Человек, желающий отречься от себя, возглашает:
"И восторженно звучит голос человека, стоящего на берегу:
— Тщетно, Мара! Тщетно, Тысячеглазый, искушаешь ты, проносясь над землёй животворящими ураганами и ливнями, тучным и уже вновь благовонным тлением могил, рождающих новую жизнь из гнили и праха! Отступись, Мара! Как дождевая капля с тугого листа лотоса, скатывается с меня Желание!".
Но мудр великий Будда, отвечающий человеку:
— Истинно, истинно говорю тебе, ученик: снова и снова отречёшься ты от меня ради Мары, ради сладкого обмана смертной жизни, в эту ночь земной весны.
Речь Будды здесь стилизуется под речь Христа, но перед нами вовсе не Спаситель, предрекающий отречение Своего апостола. Здесь речь об отречении от без-личности ради самостного желания жизни, стремления к полноте её.

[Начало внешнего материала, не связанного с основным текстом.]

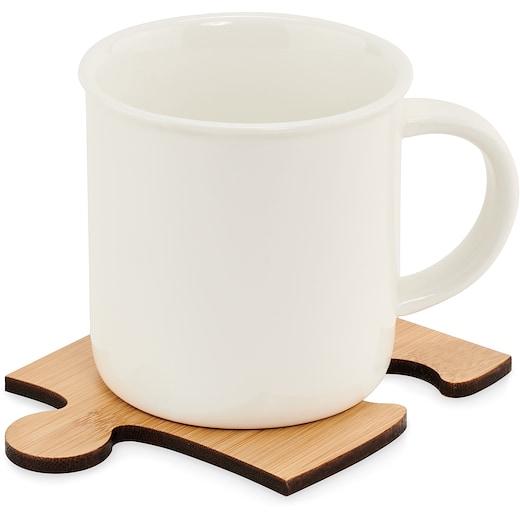 Posavasos Conway -
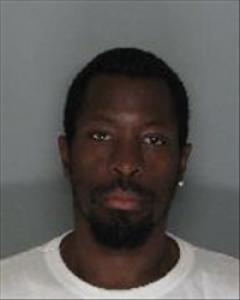 Jeffery D Glenn a registered Sex Offender of North Carolina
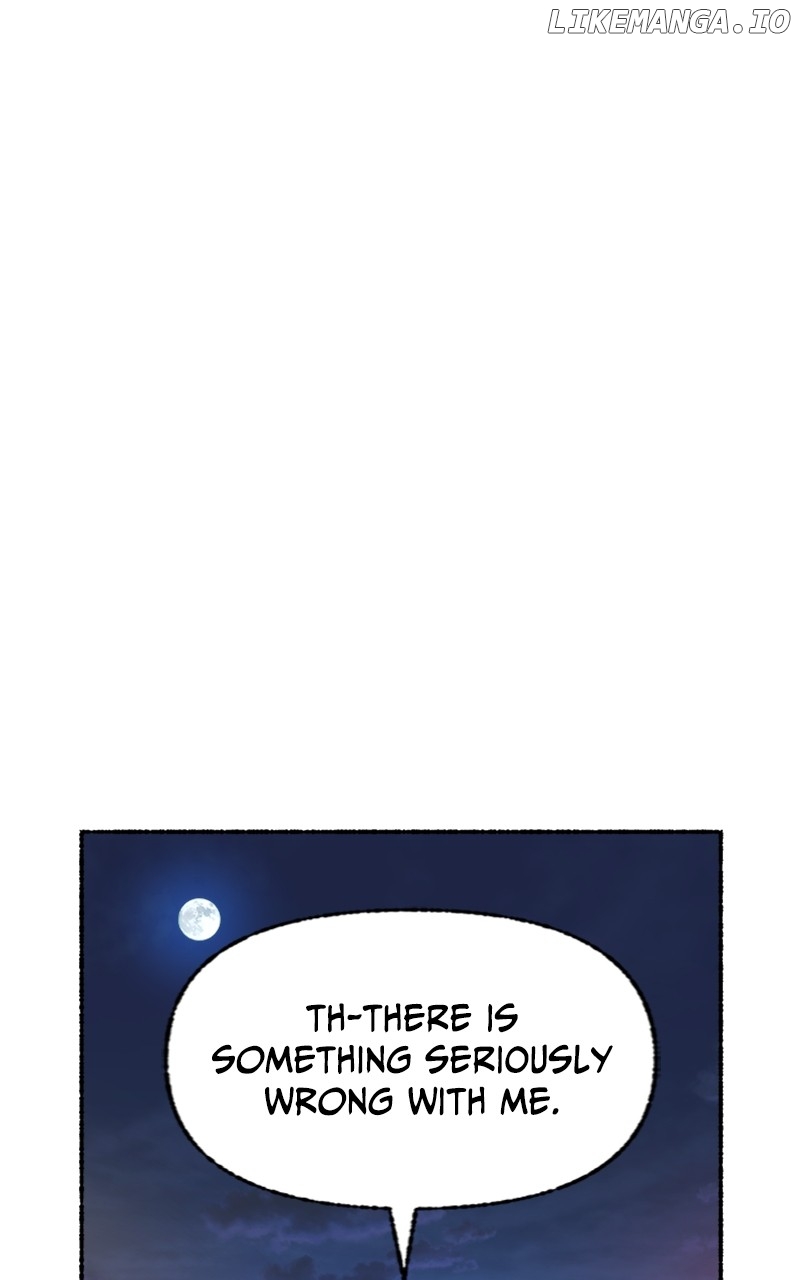 Read My Little Sister Is the Demon Lord! Manga Online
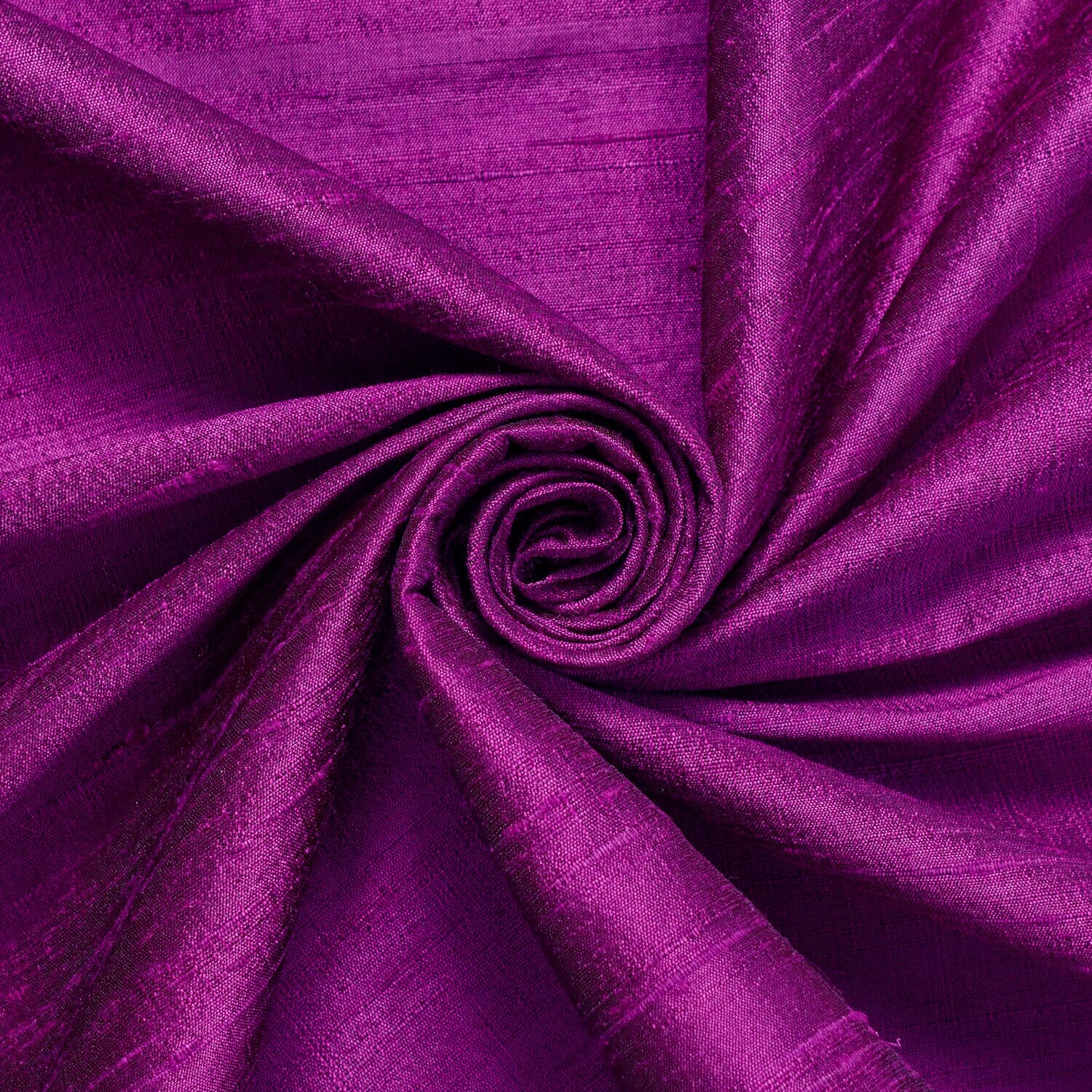 Silk Dupioni (54 Inch) - Image 63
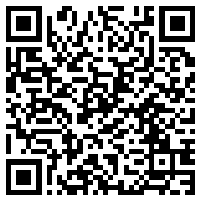 QR Code for bitcoin:bitcoin:bitcoin:bitcoin:dash:XcnV6rCLHwgEBzi3toUetLtMf9DYBUXmLp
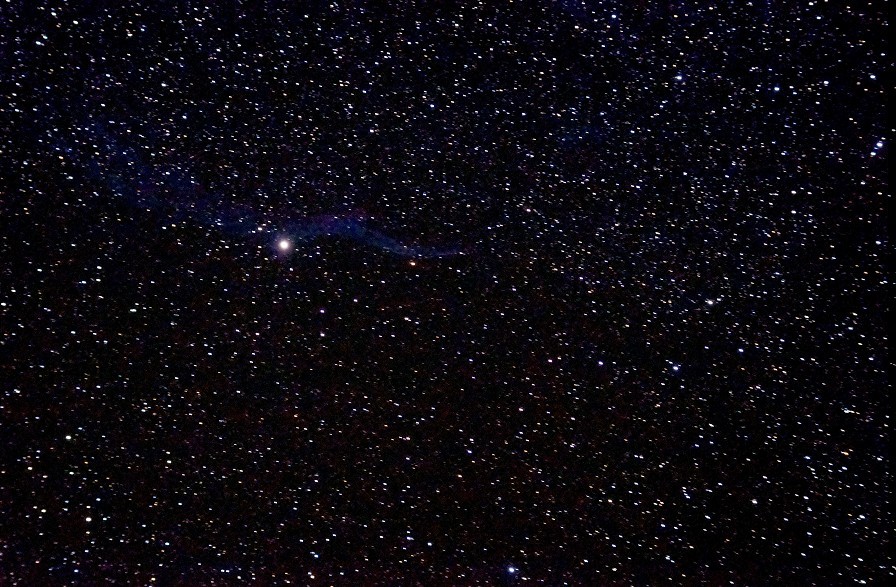 NGC6960-1.jpg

Полнота жизни требует запечатления её в памяти посредством слова. Вновь Бунин возвращается к давней своей идее, мысль движется по кругу ("Книга", 1924): "…Вечная мука — вечно молчать, не говорить как раз о том, что есть истинно твоё и единственно настоящее, требующее наиболее законно выражения, то есть следа, воплощения и сохранения хотя бы в слове!"